« Je n’aurais pas été en mesure de justifier un accroissement »

Ottawa annonce que sa cible reste à 500 000 immigrants pour 2026

Ottawa — L’annonce avait été télégraphiée par le ministre fédéral de l’Immigration Marc Miller : il avait maintes fois signalé qu’il ne voyait pas un scénario où l’immigration irait en décroissant. Il se dit à l’aise avec le plafonnement de la cible à 500 000 nouveaux arrivants, en précisant qu’une augmentation aurait, elle, été difficile à justifier.

Malgré les nombreuses déclarations publiques plaidant contre une réduction des seuils qu’il a fixés depuis son arrivée aux commandes du ministère de l’Immigration, des Réfugiés et de la Citoyenneté, le ministre assure qu’il a gardé un « esprit ouvert » tout au long du processus décisionnel.

« Je suis très à l’aise avec cette stabilité, et très honnêtement, je n’aurais pas été en mesure de justifier un accroissement compte tenu de ce que je vois », a-t-il affirmé en entrevue avec La Presse après le dévoilement du Plan des niveaux d’immigration pour 2024-2026.

« Je pense que la stabilité accomplit une couple de choses, notamment une certaine pause pour réexaminer nos différentes politiques publiques, pour mieux arrimer l’offre et la demande », a poursuivi celui qui est en poste depuis juillet dernier.

L’objectif demeure donc d’accueillir 485 000 nouveaux résidents permanents au pays en 2024, et 500 000 en 2025. Ce que le ministre a annoncé, mercredi, est en fait un gel de la hausse annuelle pour 2026, avec le maintien d’une cible de 500 000 nouveaux arrivants.

Crise du logement et pénurie de main-d’œuvre

Le dévoilement des seuils, exercice annuel qui ne fait généralement pas énormément de vagues, était attendu de pied ferme cette année. C’est que la crise du logement qui frappe d’un bout à l’autre du pays a mis à mal la capacité d’accueil des nouveaux arrivants.

(Entrées de données)
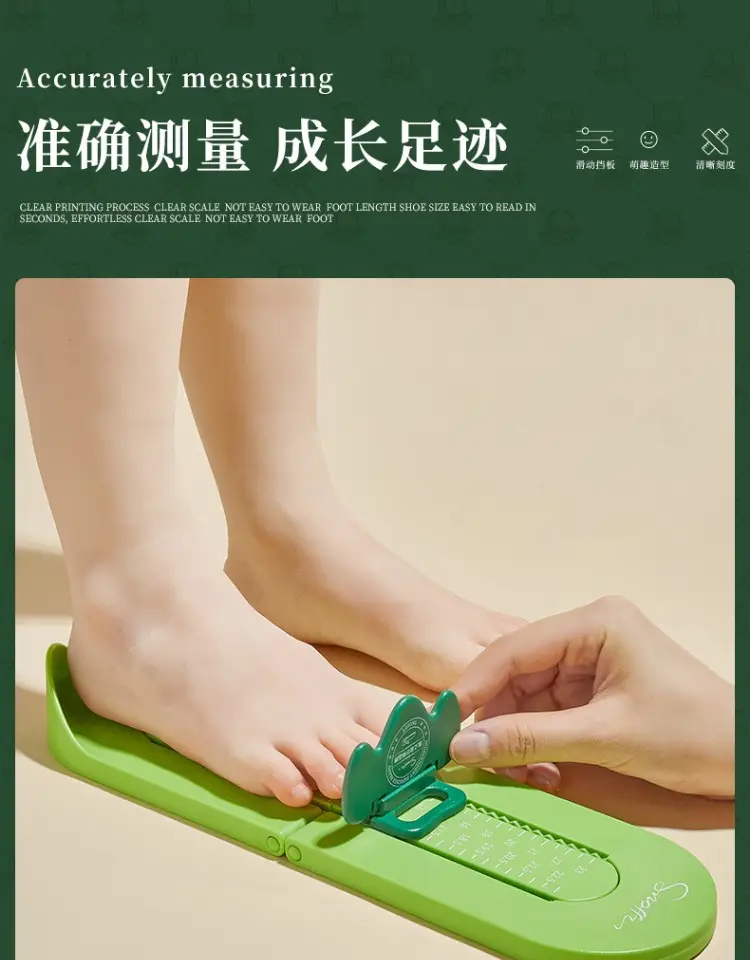 Snoffy Baby Foot Measurer Green Universal 0-12 Years — feature 1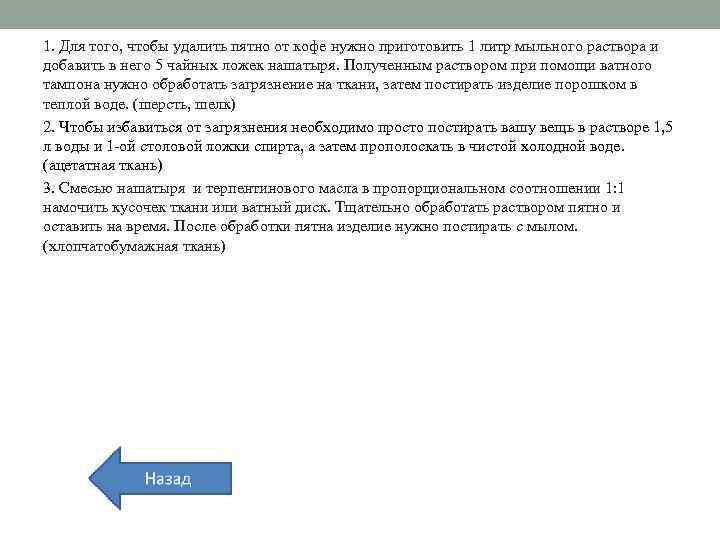 1. Для того, чтобы удалить пятно от кофе нужно приготовить 1 литр мыльного раствора
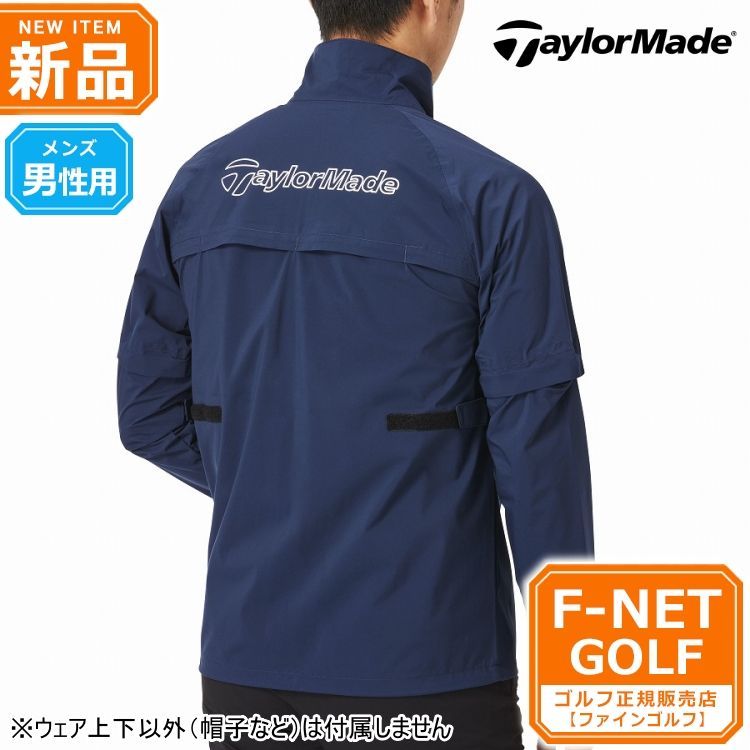 ネイビー】テーラーメイド ゴルフ TaylorMade TD131 M TM BASIC RAIN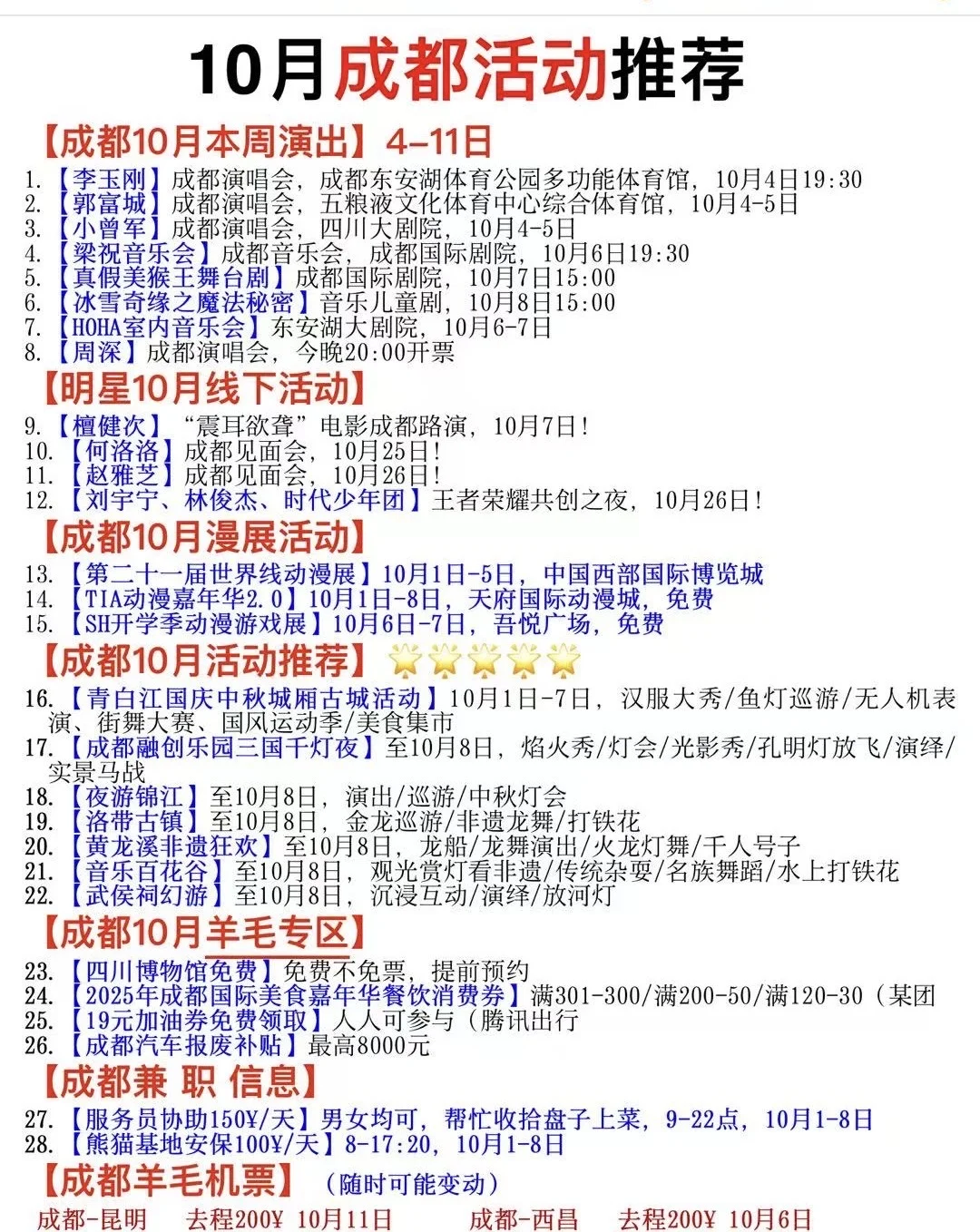 成都的10月，活动齐全，我们一个都不能少！?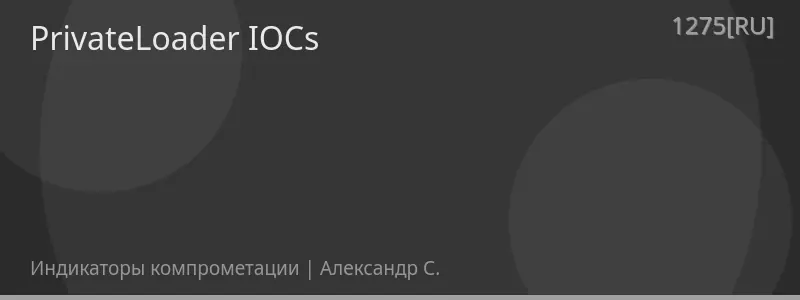 PrivateLoader IOCs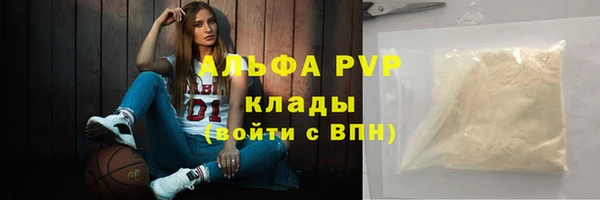 метамфетамин Коряжма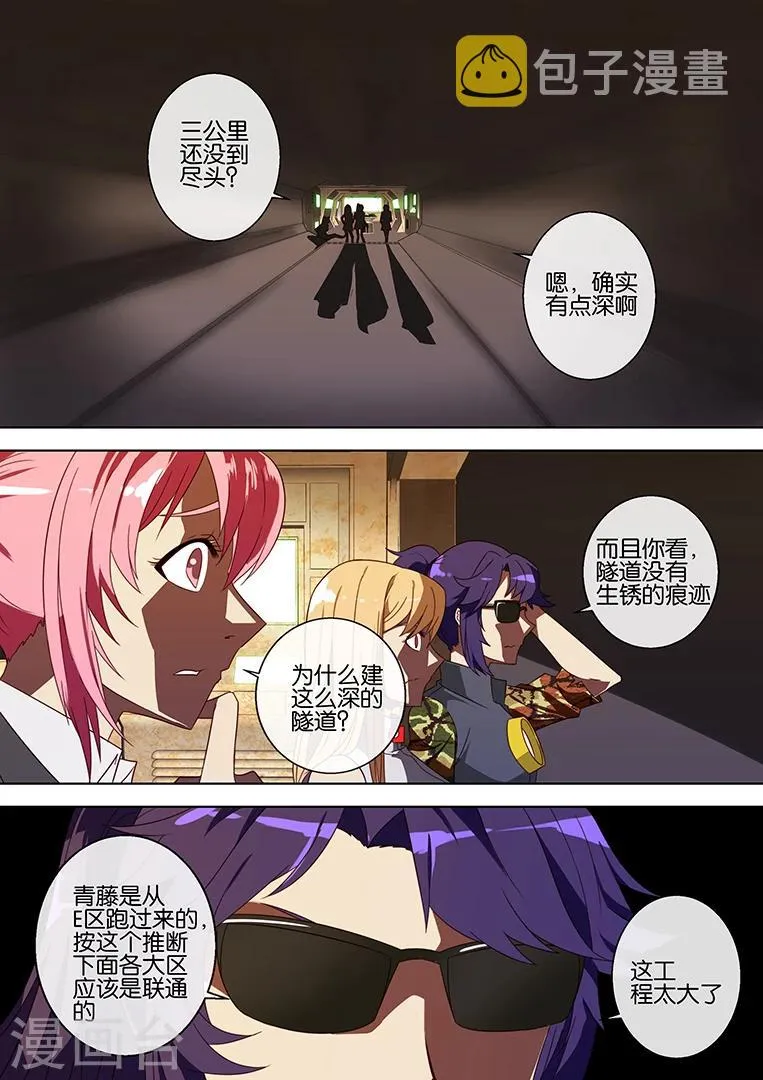 第64话 第15页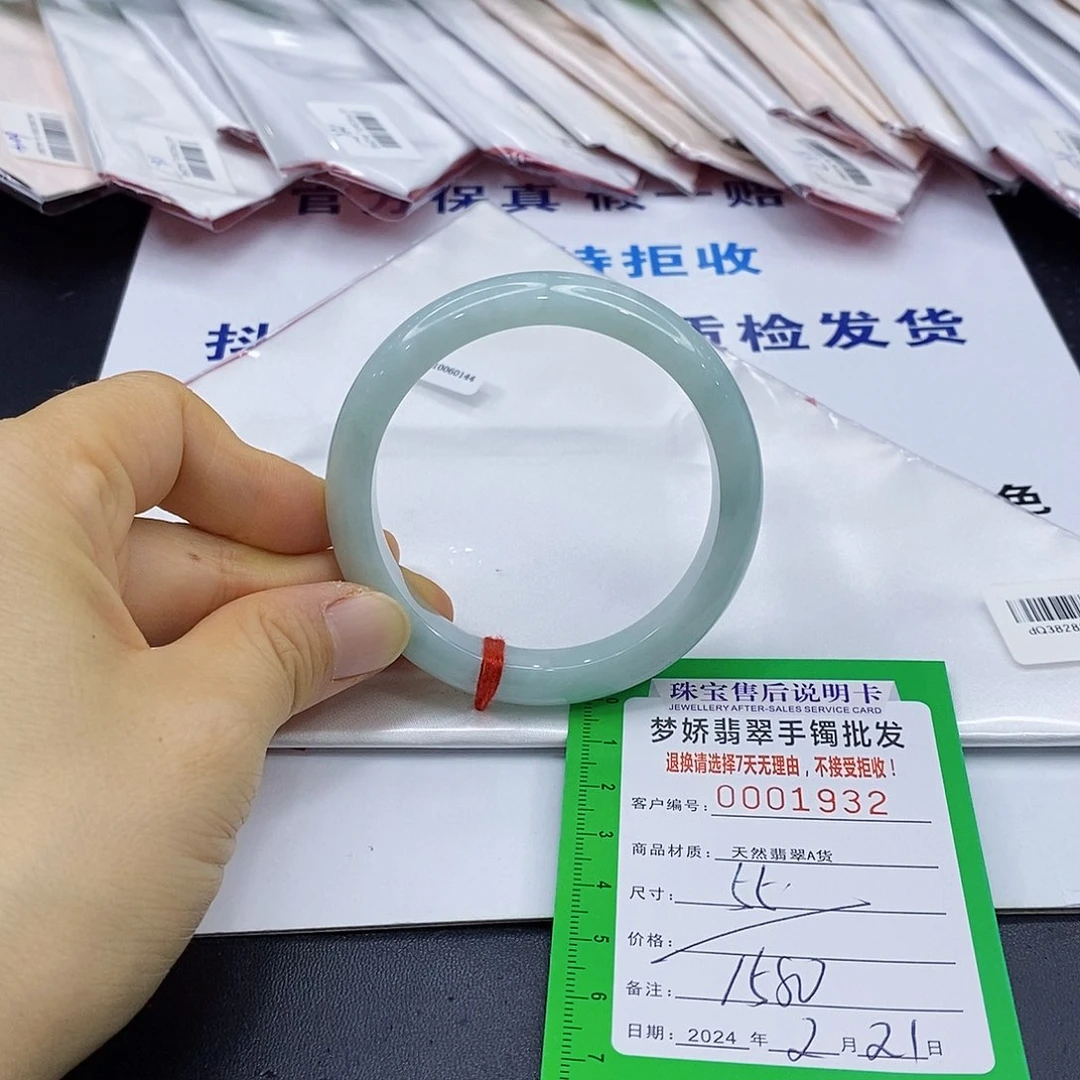 翡翠手镯未镶嵌翡翠手镯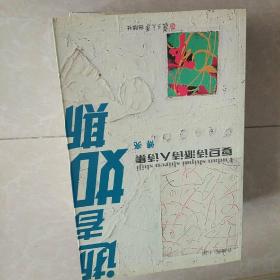 绝版珍藏：复旦诗派诗人诗集（13册，含诗集《前世》） （详情见书影）（一版一印 私藏无划痕，品好）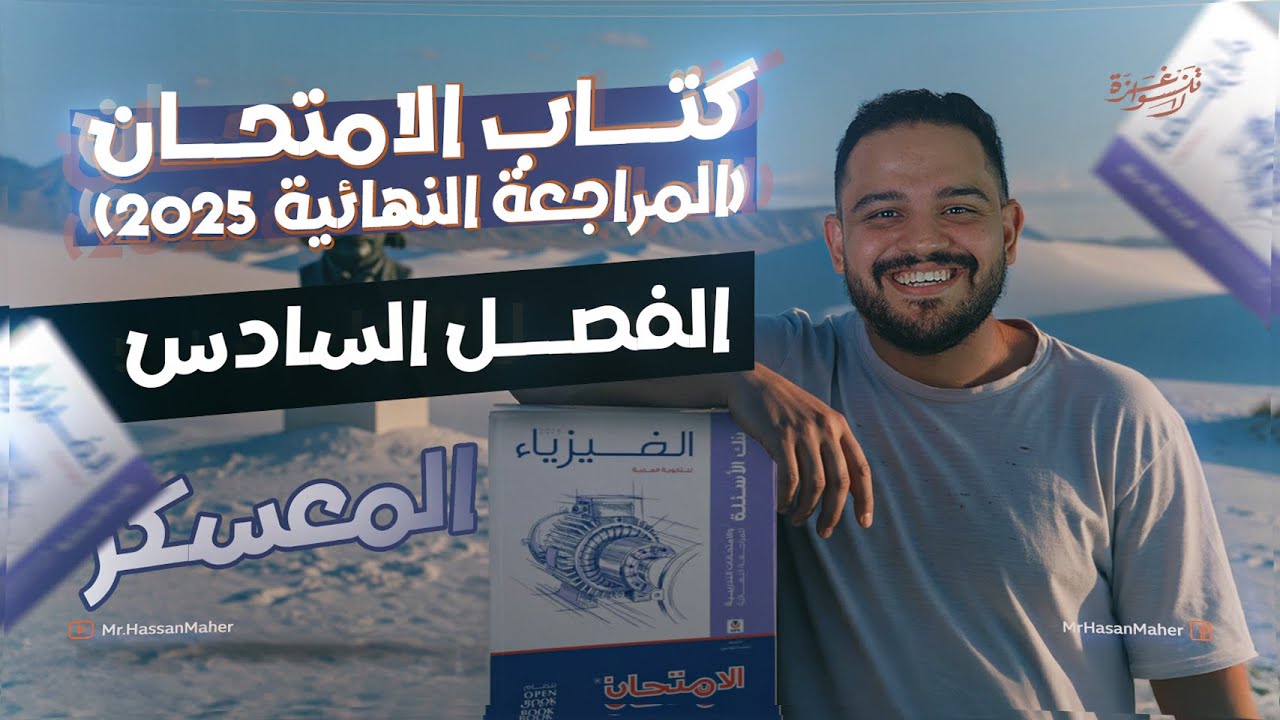 معسكر تالتة ثانوي | كتاب الامتحان المراجعة النهائية ٢٠٢٥ | الفصل السادس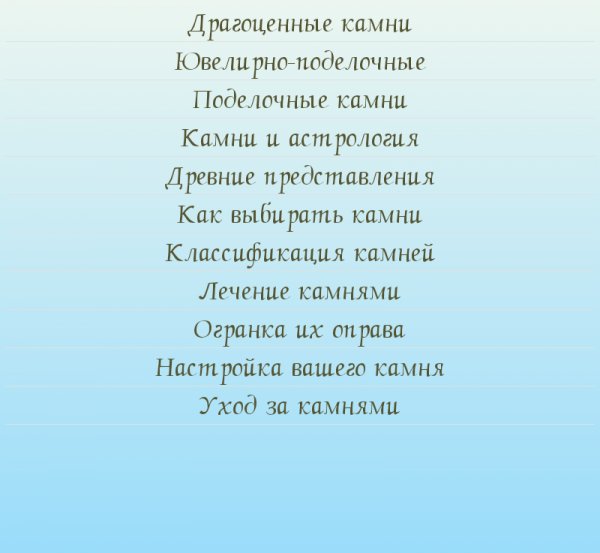 Энциклопедия камней 1.2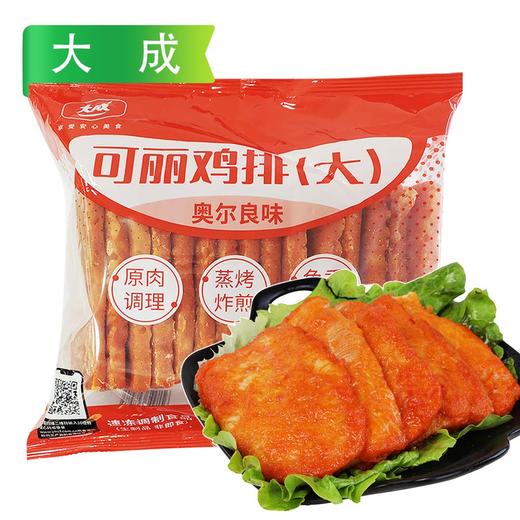 K大成可丽鸡排(大) 1.25kg/袋(15片) 8袋/件 商品图0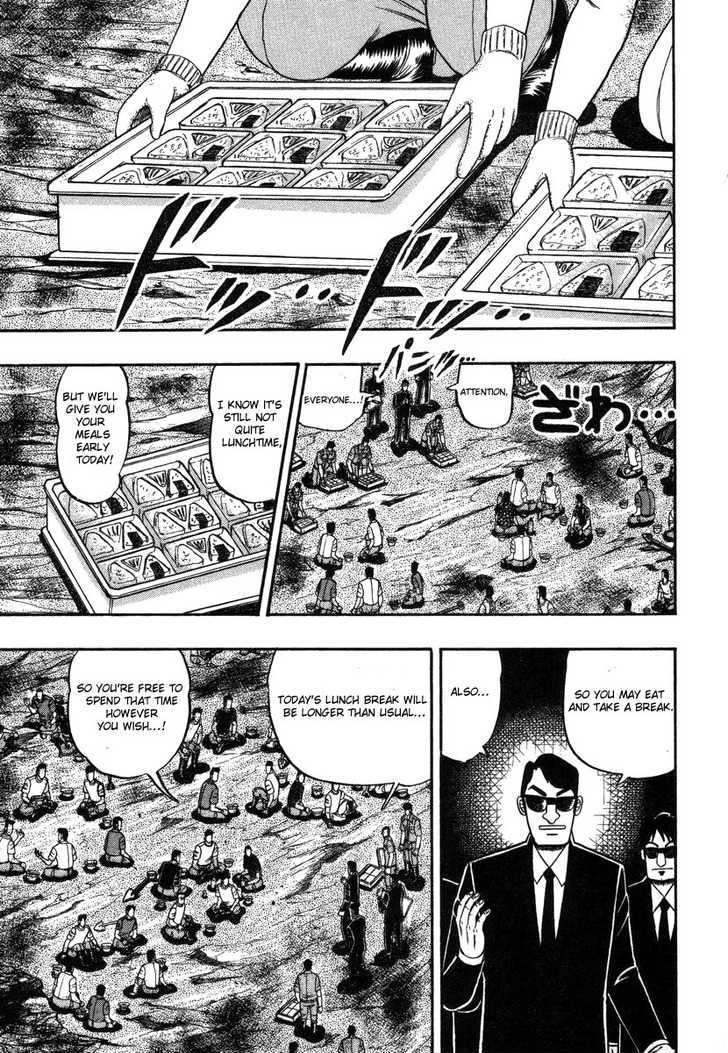 Kaiji Chapter 92 #7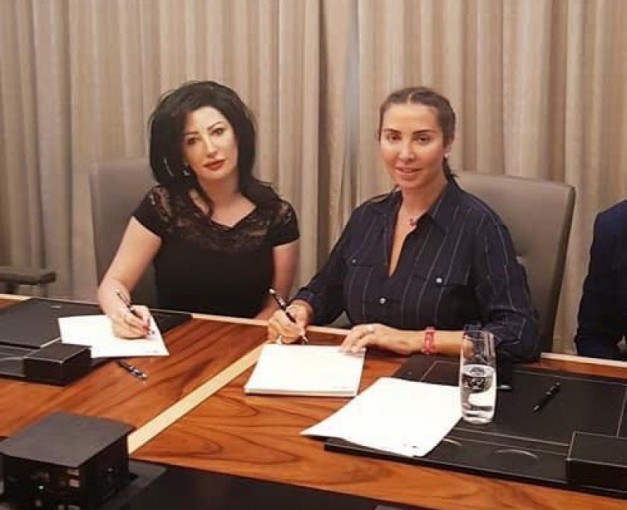 ريتش تُوقع إتفاقية مع مجموعة 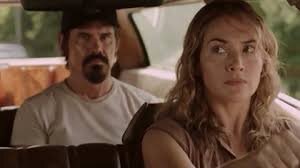 "ДЕНЬ ТРУДА"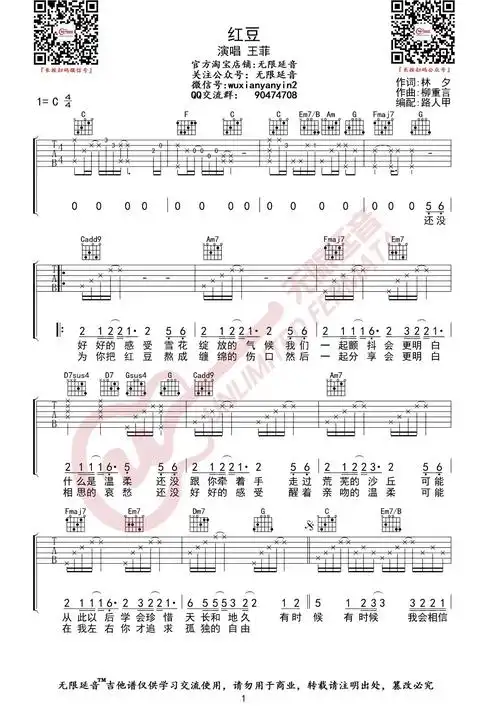 王菲红豆吉他谱无限延音编配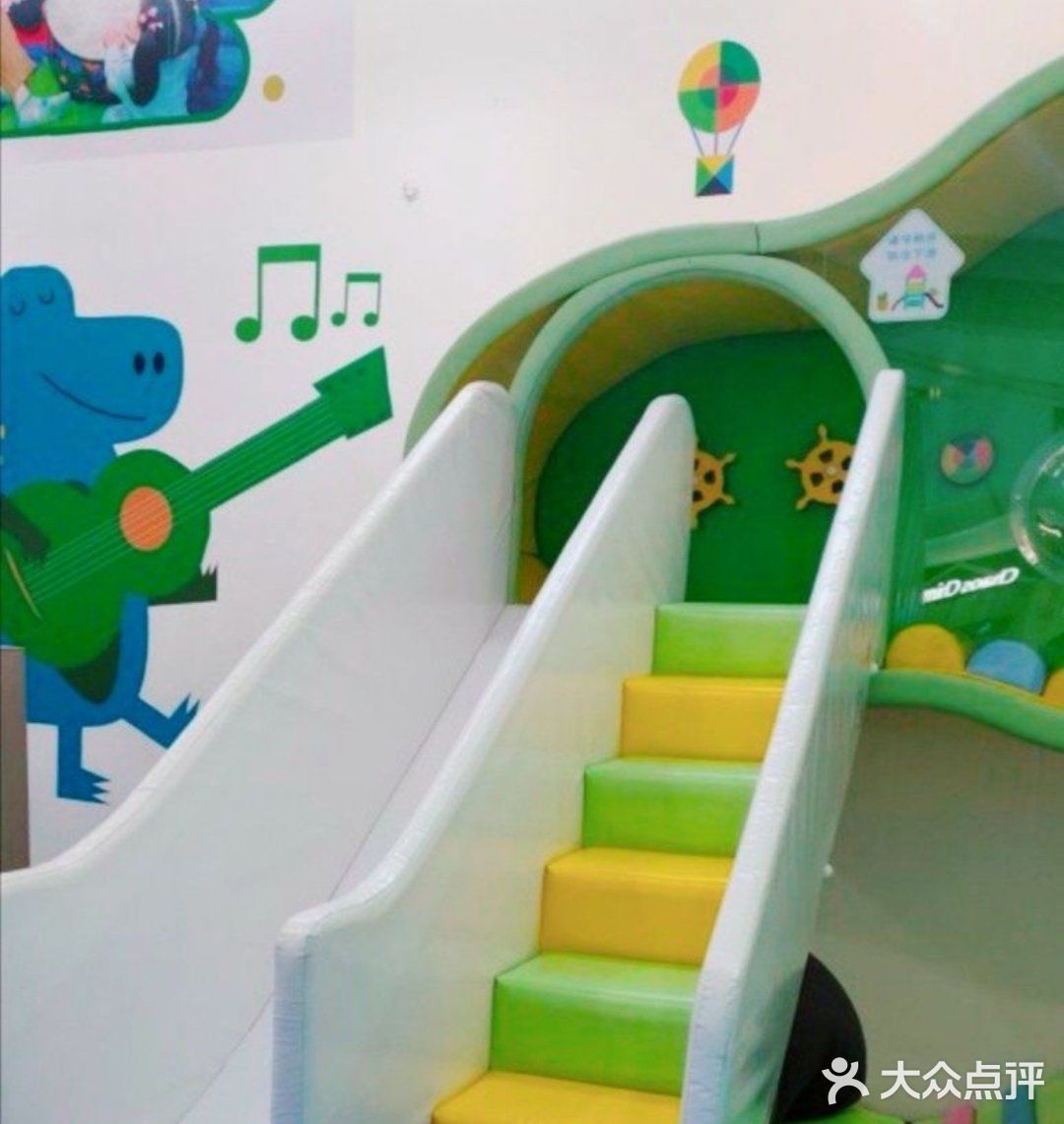 小绿洲 专治不开心。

== Problème ==
Indiquez si chacune des affirmations suivantes concorde avec l’article sur la cible d’immigration, en répondant par oui ou par non et en citant les mots décisifs de l’article. (a) La cible pour 2024 est de 485 000 nouveaux résidents permanents. (b) Le ministre est en poste depuis janvier. (c) Le dévoilement des seuils fait habituellement beaucoup de vagues.

== Réponse rédigée ==
(a) Oui : « L’objectif demeure donc d’accueillir 485 000 nouveaux résidents permanents au pays en 2024 ».
(b) Non : « celui qui est en poste depuis juillet dernier ».
(c) Non : « exercice annuel qui ne fait généralement pas énormément de vagues ».